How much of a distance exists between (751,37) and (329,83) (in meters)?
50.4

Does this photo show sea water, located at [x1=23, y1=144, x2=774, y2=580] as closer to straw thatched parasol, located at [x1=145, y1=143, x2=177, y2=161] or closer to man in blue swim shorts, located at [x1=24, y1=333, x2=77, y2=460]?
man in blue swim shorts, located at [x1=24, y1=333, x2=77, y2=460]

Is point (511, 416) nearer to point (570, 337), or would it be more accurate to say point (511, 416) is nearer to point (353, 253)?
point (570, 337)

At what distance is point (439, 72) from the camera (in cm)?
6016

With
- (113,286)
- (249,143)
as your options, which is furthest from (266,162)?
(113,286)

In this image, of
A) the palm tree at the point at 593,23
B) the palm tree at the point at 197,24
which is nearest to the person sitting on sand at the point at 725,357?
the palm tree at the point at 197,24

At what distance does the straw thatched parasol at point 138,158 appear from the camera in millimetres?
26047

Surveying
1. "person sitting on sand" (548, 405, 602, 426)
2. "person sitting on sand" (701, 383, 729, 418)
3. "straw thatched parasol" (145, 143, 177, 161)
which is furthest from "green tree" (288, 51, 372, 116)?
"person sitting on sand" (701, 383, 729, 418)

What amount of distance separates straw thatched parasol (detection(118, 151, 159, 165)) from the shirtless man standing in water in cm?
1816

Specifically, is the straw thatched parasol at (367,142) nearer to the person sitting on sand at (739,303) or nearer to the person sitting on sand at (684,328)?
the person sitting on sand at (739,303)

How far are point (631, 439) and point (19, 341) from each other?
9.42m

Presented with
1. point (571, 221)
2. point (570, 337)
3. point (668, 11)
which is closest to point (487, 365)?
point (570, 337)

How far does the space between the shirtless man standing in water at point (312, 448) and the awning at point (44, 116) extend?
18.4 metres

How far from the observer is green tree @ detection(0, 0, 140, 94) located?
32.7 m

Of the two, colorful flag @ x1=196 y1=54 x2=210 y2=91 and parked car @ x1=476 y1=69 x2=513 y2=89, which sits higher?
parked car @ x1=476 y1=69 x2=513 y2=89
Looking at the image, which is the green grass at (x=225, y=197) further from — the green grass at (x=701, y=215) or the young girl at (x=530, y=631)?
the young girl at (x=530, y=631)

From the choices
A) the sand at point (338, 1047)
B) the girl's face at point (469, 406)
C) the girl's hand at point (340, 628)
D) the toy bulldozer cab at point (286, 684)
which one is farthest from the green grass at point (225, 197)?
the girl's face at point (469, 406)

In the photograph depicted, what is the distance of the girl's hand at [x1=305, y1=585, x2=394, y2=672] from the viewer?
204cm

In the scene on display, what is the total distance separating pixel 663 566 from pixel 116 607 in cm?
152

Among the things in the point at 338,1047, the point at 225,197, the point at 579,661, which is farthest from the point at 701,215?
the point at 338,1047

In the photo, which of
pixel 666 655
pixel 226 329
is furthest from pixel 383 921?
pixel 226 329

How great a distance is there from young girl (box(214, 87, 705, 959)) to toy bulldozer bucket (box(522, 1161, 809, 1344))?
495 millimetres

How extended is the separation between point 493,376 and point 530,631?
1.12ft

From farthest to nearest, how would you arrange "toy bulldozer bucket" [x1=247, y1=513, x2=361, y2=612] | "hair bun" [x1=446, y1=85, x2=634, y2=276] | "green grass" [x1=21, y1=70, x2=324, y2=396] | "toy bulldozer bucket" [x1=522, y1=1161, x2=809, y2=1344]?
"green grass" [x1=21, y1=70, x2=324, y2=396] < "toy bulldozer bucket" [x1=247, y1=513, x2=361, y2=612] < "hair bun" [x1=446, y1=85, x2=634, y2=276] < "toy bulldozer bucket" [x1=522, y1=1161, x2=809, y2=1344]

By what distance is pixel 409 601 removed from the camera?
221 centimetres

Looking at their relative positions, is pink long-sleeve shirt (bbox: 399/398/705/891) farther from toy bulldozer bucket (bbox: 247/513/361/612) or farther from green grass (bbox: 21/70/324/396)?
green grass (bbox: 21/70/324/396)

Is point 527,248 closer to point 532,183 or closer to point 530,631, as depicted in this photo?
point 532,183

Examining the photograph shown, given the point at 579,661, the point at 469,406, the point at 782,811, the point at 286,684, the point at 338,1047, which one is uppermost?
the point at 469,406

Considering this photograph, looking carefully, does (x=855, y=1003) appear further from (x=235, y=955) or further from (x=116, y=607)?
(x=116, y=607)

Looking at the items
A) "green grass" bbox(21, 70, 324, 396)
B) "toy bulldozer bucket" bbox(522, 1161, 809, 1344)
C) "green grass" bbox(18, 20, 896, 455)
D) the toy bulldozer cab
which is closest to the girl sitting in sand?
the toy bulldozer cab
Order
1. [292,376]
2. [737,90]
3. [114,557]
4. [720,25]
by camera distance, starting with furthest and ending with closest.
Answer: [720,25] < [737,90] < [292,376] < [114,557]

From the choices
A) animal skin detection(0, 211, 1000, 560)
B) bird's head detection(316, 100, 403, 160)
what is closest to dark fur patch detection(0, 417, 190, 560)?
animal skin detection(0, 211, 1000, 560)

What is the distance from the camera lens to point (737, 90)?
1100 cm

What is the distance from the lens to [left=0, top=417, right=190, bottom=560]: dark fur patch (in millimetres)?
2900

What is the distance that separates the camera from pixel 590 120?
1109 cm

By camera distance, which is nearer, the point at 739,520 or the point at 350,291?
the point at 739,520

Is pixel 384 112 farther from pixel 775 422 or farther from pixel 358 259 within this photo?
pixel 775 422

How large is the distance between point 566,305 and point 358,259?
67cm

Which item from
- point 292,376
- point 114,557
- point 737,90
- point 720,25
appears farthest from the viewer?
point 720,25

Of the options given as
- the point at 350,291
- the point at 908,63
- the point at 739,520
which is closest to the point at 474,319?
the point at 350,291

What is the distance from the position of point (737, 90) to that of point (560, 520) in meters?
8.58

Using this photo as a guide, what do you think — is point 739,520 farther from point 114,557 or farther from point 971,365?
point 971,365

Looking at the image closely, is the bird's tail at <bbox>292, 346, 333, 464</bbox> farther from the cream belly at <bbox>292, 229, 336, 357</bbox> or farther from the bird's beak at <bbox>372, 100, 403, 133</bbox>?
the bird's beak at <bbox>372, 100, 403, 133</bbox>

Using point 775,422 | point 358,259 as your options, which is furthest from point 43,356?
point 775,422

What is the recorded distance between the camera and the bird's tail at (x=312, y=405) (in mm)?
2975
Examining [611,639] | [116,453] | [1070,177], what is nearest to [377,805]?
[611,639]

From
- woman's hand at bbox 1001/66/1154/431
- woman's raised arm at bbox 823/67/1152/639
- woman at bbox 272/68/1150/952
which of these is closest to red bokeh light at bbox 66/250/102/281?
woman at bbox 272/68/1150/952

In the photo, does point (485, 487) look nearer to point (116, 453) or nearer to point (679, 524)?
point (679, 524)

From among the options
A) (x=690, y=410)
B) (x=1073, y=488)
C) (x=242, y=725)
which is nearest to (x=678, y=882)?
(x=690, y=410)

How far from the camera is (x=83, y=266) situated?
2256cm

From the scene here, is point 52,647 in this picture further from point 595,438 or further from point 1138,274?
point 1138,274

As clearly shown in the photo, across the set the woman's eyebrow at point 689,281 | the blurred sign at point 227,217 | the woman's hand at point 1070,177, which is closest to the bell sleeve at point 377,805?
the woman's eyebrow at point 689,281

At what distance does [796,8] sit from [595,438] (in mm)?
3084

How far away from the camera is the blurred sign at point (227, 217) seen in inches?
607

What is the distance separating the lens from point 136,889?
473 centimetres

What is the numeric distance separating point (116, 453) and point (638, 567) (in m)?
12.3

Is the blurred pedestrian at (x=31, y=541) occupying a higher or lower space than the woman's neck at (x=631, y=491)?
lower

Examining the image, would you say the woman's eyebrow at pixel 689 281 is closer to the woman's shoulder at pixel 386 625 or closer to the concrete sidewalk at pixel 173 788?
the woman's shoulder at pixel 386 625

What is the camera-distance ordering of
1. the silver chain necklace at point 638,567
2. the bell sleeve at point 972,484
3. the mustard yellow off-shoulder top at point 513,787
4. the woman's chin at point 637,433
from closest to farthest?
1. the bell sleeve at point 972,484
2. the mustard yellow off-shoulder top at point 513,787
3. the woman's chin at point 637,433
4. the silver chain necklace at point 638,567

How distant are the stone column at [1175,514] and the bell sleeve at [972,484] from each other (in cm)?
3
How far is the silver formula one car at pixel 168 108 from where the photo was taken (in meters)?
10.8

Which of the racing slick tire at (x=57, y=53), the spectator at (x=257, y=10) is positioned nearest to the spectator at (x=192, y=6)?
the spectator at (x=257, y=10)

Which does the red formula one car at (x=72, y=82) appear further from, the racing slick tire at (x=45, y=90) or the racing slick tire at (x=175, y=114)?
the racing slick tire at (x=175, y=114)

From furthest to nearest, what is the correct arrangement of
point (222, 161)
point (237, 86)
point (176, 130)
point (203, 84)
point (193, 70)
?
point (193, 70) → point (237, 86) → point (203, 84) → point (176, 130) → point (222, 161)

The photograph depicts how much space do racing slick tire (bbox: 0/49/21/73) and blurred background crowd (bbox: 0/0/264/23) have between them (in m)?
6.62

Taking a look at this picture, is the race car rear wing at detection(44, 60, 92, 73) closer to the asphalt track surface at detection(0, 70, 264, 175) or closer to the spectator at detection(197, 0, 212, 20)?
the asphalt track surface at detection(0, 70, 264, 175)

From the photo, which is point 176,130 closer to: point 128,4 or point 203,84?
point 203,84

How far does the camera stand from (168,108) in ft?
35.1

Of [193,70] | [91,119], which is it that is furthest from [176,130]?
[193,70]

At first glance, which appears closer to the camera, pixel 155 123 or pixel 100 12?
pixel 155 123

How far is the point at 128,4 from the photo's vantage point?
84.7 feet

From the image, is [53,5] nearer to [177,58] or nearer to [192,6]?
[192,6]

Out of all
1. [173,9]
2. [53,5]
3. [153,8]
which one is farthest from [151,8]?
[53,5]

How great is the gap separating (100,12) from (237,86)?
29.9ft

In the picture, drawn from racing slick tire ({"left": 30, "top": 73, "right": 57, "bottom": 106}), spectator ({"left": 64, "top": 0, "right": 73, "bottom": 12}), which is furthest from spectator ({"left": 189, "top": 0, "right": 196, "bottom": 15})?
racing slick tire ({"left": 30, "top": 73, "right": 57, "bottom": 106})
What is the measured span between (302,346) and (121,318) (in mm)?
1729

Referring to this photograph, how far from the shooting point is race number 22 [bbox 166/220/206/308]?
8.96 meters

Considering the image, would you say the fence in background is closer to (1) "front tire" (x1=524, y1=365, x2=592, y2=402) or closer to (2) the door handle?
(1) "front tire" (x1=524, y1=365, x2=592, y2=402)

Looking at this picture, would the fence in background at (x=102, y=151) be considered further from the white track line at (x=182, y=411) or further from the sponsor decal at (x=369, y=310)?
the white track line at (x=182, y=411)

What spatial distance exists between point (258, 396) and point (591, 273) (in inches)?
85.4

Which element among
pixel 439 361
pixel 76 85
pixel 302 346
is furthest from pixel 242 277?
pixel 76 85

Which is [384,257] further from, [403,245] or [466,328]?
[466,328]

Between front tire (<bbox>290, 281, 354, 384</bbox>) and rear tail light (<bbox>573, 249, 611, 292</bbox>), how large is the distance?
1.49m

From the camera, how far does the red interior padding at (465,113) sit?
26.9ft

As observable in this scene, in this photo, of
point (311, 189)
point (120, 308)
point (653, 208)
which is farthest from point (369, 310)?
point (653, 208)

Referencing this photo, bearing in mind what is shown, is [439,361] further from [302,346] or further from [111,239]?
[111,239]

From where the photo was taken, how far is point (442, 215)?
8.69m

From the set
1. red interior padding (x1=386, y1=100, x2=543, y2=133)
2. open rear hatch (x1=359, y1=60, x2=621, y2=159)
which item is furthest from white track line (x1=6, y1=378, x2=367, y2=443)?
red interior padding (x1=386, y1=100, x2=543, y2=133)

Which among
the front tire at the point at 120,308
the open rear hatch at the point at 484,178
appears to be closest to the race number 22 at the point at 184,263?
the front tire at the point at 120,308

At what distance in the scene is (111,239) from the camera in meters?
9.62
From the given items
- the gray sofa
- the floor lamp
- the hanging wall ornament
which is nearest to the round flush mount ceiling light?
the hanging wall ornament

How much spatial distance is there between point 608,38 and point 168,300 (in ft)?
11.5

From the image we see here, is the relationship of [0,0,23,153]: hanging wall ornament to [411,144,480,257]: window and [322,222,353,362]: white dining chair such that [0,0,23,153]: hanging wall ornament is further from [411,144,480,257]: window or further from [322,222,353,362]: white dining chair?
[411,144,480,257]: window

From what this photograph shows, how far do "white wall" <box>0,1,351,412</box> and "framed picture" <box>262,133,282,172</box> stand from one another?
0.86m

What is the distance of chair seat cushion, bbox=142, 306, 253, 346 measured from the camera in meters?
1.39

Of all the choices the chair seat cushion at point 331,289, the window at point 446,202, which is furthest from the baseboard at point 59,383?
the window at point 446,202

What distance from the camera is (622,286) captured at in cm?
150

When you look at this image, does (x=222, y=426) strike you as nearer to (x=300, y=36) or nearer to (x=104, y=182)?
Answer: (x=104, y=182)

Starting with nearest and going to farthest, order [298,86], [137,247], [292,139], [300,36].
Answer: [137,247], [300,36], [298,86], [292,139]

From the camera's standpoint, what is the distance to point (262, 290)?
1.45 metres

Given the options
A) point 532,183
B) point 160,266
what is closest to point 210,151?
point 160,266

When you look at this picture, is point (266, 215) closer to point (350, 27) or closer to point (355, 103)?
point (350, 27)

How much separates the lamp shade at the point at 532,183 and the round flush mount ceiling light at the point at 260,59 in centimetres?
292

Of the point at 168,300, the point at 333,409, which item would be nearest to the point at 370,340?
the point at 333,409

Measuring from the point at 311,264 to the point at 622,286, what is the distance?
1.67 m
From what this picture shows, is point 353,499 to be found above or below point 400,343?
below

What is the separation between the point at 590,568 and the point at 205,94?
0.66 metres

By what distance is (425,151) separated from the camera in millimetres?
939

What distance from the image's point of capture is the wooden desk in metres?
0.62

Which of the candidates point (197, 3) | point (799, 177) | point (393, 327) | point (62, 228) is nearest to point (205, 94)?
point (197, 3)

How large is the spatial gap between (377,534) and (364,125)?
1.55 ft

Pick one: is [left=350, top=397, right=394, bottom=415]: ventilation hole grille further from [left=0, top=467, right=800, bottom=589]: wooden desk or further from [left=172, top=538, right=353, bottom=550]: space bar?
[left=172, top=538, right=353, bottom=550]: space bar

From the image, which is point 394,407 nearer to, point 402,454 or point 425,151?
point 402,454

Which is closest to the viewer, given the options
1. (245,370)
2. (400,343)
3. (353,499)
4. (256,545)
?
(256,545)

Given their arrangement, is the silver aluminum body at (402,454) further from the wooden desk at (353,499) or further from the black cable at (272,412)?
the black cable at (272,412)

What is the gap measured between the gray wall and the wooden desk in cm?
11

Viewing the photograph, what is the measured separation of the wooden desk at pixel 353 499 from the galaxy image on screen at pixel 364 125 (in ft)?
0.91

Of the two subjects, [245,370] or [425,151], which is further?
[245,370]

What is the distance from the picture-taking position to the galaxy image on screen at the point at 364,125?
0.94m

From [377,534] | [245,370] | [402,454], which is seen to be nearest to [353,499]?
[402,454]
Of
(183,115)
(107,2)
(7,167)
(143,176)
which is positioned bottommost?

════════════════════

Could you pull out the records above word for word, starting with the line that contains "Among the things" and going on through the line that contains "x2=324, y2=396] <", both of those lines included?

### Exercise output
Among the things in the point at 338,1047, the point at 225,197, the point at 579,661, which is farthest from the point at 701,215?
the point at 338,1047

In the photo, which of
pixel 666 655
pixel 226 329
is furthest from pixel 383 921?
pixel 226 329

How great a distance is there from young girl (box(214, 87, 705, 959)) to toy bulldozer bucket (box(522, 1161, 809, 1344))?
495 millimetres

How extended is the separation between point 493,376 and point 530,631?
1.12ft

From farthest to nearest, how would you arrange "toy bulldozer bucket" [x1=247, y1=513, x2=361, y2=612] | "hair bun" [x1=446, y1=85, x2=634, y2=276] | "green grass" [x1=21, y1=70, x2=324, y2=396] | "toy bulldozer bucket" [x1=522, y1=1161, x2=809, y2=1344]?
"green grass" [x1=21, y1=70, x2=324, y2=396] < "toy bulldozer bucket" [x1=247, y1=513, x2=361, y2=612] < "hair bun" [x1=446, y1=85, x2=634, y2=276] < "toy bulldozer bucket" [x1=522, y1=1161, x2=809, y2=1344]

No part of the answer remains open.